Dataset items
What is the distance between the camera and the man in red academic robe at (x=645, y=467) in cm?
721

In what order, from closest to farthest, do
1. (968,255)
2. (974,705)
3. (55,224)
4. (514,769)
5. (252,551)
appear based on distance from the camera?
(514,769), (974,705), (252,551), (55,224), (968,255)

_Exercise prompt_: Reproduce all of the data exactly as given.

_Full answer_:
What is the distance between the camera and the man in red academic robe at (x=645, y=467) in cm?
721

In what order, from closest to farthest, do
1. (968,255)
2. (974,705)
3. (55,224)
4. (514,769)
5. (252,551)
appear based on distance from the camera?
(514,769), (974,705), (252,551), (55,224), (968,255)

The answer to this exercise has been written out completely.